Cassandra follows which partitioning technique?

999 Views Asked by At

I am new to Cassandra and while reading about partitioning a database - vertical and horizontal, I got confused and would like to know whether Cassandra follows Horizontal partitioning (sharding) OR vertical partitioning technique?

Moreover, according to my understanding, as Cassandra is column oriented DB, it should follow Vertical partitioning technique. If this is not the case then can anyone please explain it in detail?

2

There are 2 best solutions below

1
On BEST ANSWER

as Cassandra is column oriented DB

This point has been discussed ad-nauseam on Stack Overflow, specifically in this answer. Cassandra is NOT a column oriented database. It is a partitioned row store. Data is organized and presented in "rows," similar to a relational database.

whether Cassandra follows Horizontal partitioning (sharding)

Technically, Cassandra is what you would call a "sharded" database, but it's almost never referred to in this way. Essentially, each node is responsible for a specific range of partitions. These partitions (tokens) are a numeric value, and with the Murmur3Partitioner range from -2^63 to +2^63-1.

In fact, in a scenario where a node is simplified to hold a single token range, you can compute the ranges based on the number of nodes in the cluster (data center) like this:

python -c 'print [str(((2**64 / 6) * i) - 2**63) for i in range(6)]'

['-9223372036854775808', '-6148914691236517206', '-3074457345618258604',
 '-2', '3074457345618258600', '6148914691236517202']

Of course with vNodes, a node is almost always responsible for multiple token ranges.

At operation time, the partition key is hashed into a token. This token tells Cassandra which node the data resides on. Consider this table:

SELECT token(studentid),studentid,fname,lname FROM student ;

 system.token(studentid) | studentid | fname | lname
-------------------------+-----------+-------+----------
    -5626264886876159064 | janderson | Jordy | Anderson
    -1472930629430174260 |   aploetz | Avery |   Ploetz
     8993000853088610283 |      mgin | Micah |      Gin

(3 rows)

As this table has a simple primary key definition of studentid, that is used as the partition key. The results of the token(studentid) function above indicate which partitions contain the data.
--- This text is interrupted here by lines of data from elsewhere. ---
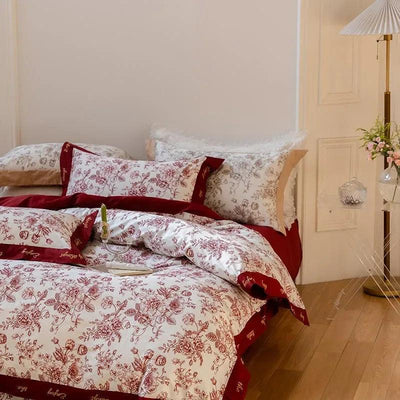 1000TC Egyptian Cotton Soft Vibrant French Luxury Red Flowers Bedding Set 1 Duvet Cover+1Bed Sheet+2Pillowcases Double Queen King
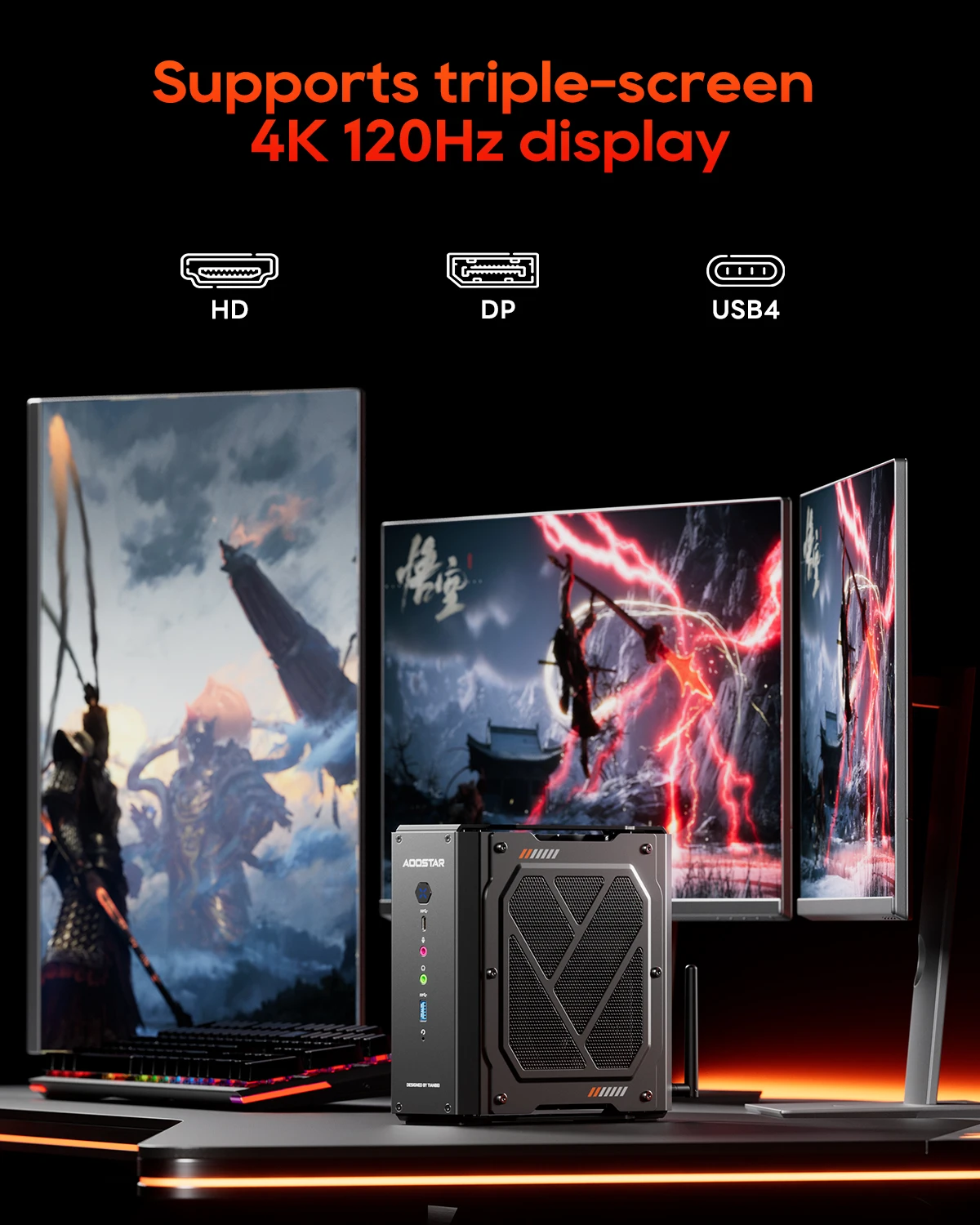 AOOSTAR GODY Mini PC Gamer AMD Ryzen 9 7940HX+RX7600XT WiFi7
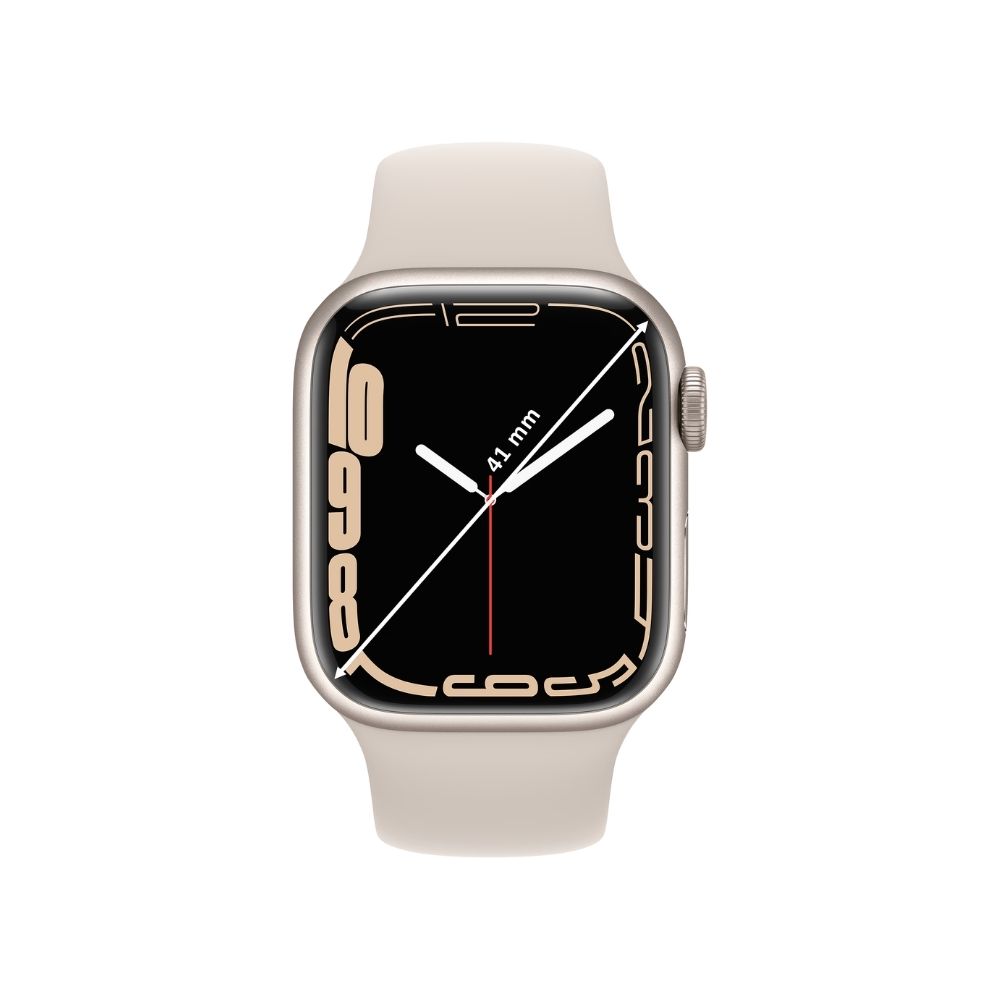 Apple Watch Series 7 GPS + Cellular MKHR3HN/A 41 mm Aluminium Case  (White Strap, Regular)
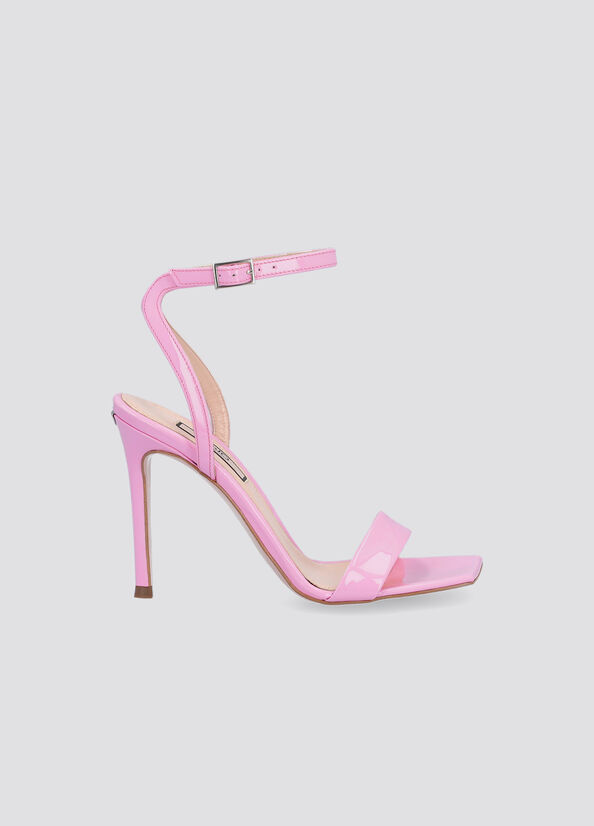 Pink Liu Jo Patent Leather Heeled Women's Sandals | GES-507842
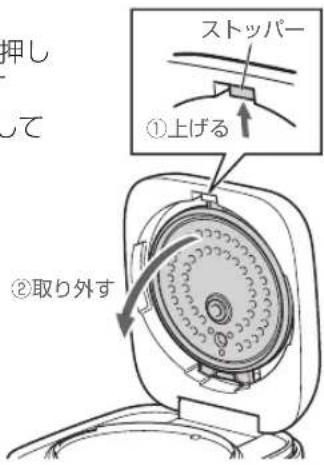 押し して ①上げる ②取り外す ストッパー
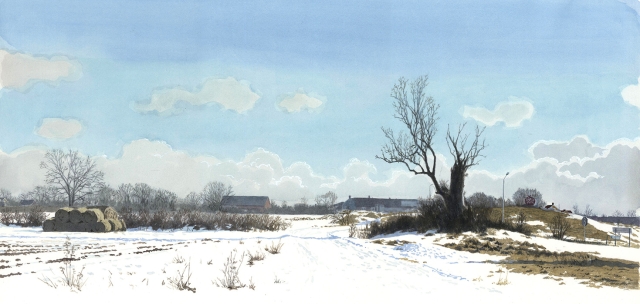 Reproducerad akvarell/giclée - Vinterdag med snösmältning i Algutsrum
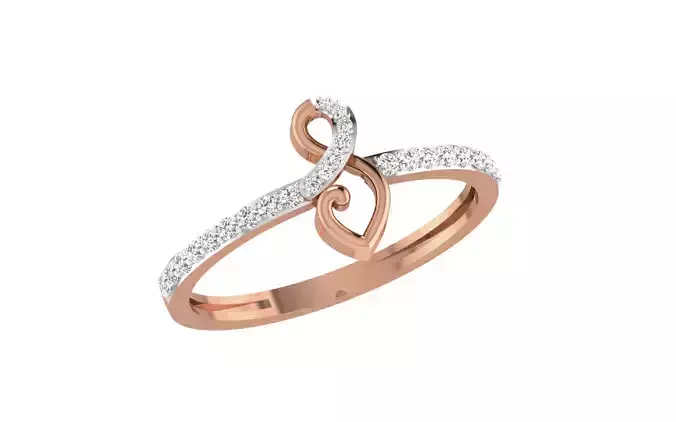 Women Diamond Ring 3dm stl render details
If there was another table which also used studentid as its partition key, that table's data would be stored on the same nodes as the student table.

In any case, this is a simplified version of what happens. Feel free to read up on vNodes (link above) as well as Cassandra: High Availability by Robbie Strickland. He has written (IMO) the best description of Cassandra's hashing and partition distribution process.

0
On

Cassandra implements partitioning on a hashing algorithm. Because of that Cassandra allows for efficient horizontal scaling (if the partition key is chosen correctly). In summary, when you create a table, you define the partitioning column(s). When you insert a record, Cassandra will take the values, hash it, and determine the node it belongs on. If you have RF configured > 1, then alternate replicas will also be chosen. How it works is no different than Oracle's hash partitions, except Oracle only does it at the storage layer, not the host layer (unless you're using Oracle sharding).